Hanson - Penny & Me (Cooking Vinyl)

Pay attention 7B! The common language is vanishing! It is slowly being crushed to death under the weight of verbal conglomerate, a nearly-speech at once both pretentious and feeble, that is created daily by millions of inconsistencies and inaccuracies in grammar and syntax! Or so Hanson would have you believe with their latest emotional-tap, neo-country comment on words and how we speak them, innit.

The tinny overflow of Hanson leaking from a personal stereo is a common sound in classrooms all over this land, but perhaps not as common as a good old grammatical debate. Through the medium of taut ballad and cheery American chorus, all Yield signs and denim crotch, Hanson are revitalising the argument through lyric; “But it's still Penny and I all alone beneath the sky/It's always Penny and me tonight.”

And I or and me?

The reverberation of still and always in those two lines form a vibration that dominates this three minute burst of angelic canteen-blues and confirms the twenty-something AOLTimeWarner veterans as being in a cerebral class of their own. Attacking the French notion of rime croisée, Hanson are unafraid to go straight for the playground jugular with their fly/by/try/high line endings. There is a subtlety about their work here, much more so than the rejection of the English language in their nonsense hit MmmBop which featured the instantly forgettable (hence the recollection here) chorus of “Mmm bop ba duba dop ba du bop ba duba dop ba du bop ba duba dop ba du” and laid the ground work for such seminal releases as Sigur Ros’ 2004 gibberish 12” Ba Ba Ti Ki Do.
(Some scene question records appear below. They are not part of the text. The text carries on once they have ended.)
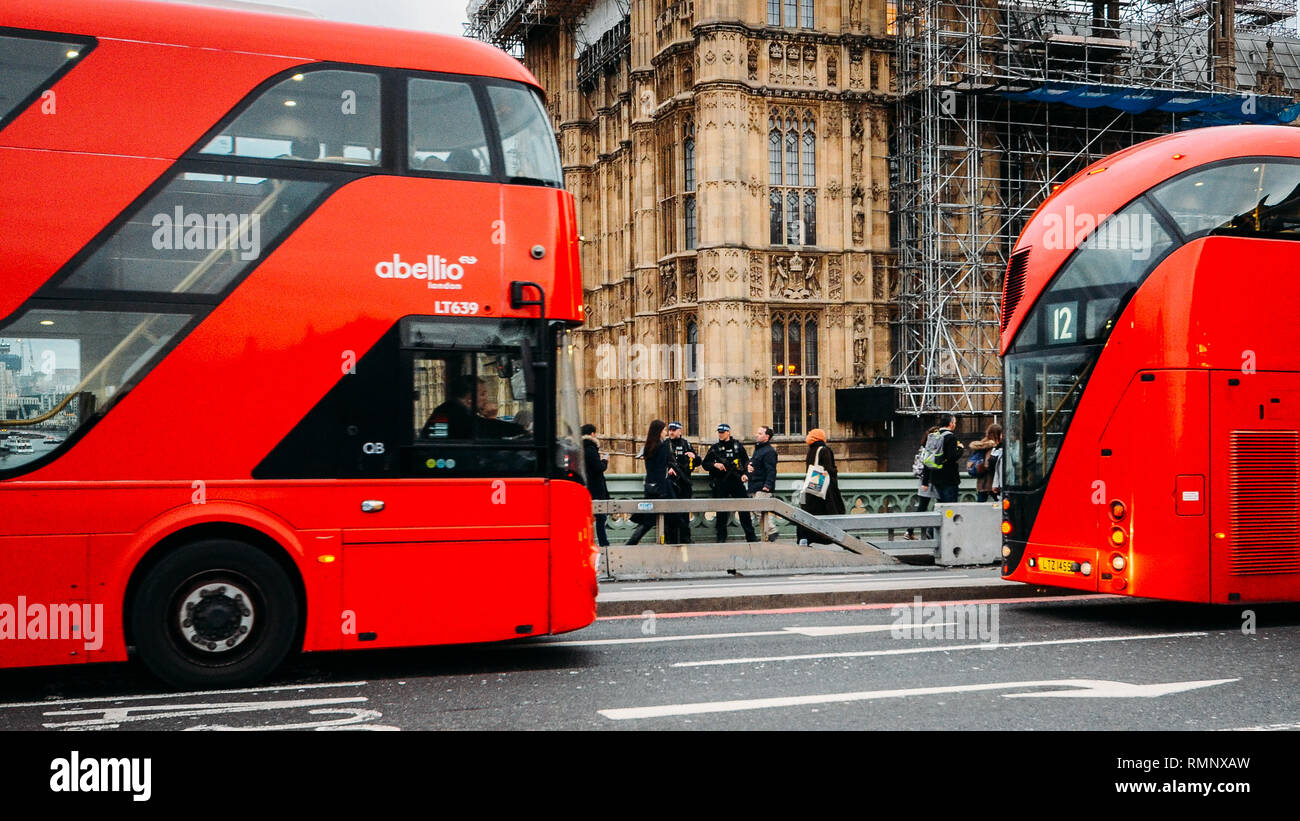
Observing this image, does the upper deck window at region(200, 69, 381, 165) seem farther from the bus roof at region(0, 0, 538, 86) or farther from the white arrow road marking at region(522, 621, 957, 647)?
the white arrow road marking at region(522, 621, 957, 647)

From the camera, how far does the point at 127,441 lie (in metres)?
7.91

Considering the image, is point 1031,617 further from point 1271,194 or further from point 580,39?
point 580,39

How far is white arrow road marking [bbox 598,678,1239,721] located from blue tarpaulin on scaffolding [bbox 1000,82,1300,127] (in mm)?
21372

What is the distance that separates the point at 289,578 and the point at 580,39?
3283 centimetres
So with Hanson - to bust traditional vernacular the fuck open - you gets what you pays for. In the history of modern English there is no period in which such victory over thought-in-speech has been so widespread. Clarke Isaac, Jordan Taylor and Zachary Walker are chronicling that change with the speculative fiction of a grand piano, a Gibson SG and a DW four piece (with Zildjians). These post-pubescents are moving semantic boundaries and you better stop talking at the back and straighten your tie, because they don’t mind sounding like Billy Joel french-kissing Sheryl Crow in doing it.